Quatro horas. Todos se despedem com alegria e trocam contatos. Prometem marcar mais um almoço no futuro. Comigo, é claro. Elogios vêm aos borbotões e eu os recebo de bom grado. Fazer o que me dá prazer e ainda ser pago e elogiado por isso. Uma receita infalível para um dia de trabalho perfeito. Trazer a felicidade e bonança para as pessoas é o que mais me agrada. E a certeza de que estou no caminho certo.

Seis e meia. Minha esposa chega e eu ainda estou arrumando a cozinha e finalizando as louças. Um dia realmente cheio e cansativo. Ainda bem que trabalho em dias alternados, senão o corpo não suportaria. A renda está aquém do que eu gostaria, e ainda abaixo do meu salário anterior.
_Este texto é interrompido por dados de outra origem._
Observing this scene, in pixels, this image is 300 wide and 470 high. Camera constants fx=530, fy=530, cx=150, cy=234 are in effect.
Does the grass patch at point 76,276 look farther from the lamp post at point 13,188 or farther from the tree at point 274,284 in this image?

Mas a satisfação compensa a diferença.

O período de transição está passando, e agora o restaurante está chegando ao nível de ocupação que eu planejava há um ano, quando comecei. O trabalho é bastante intenso, mas a recompensa é imediata. E a sensação de trabalhar por mim, para o meu futuro e para a alegria de todos não tem preço.

Nove horas. Estou cabeceando de sono em frente à tevê quando minha esposa me chama para ir dormir na cama. Sonambulando semiconsciente eu a sigo e apago imediatamente ao deitar. Nem sinto que ela me cobre e me beija nos lábios. Eu durmo sorrindo.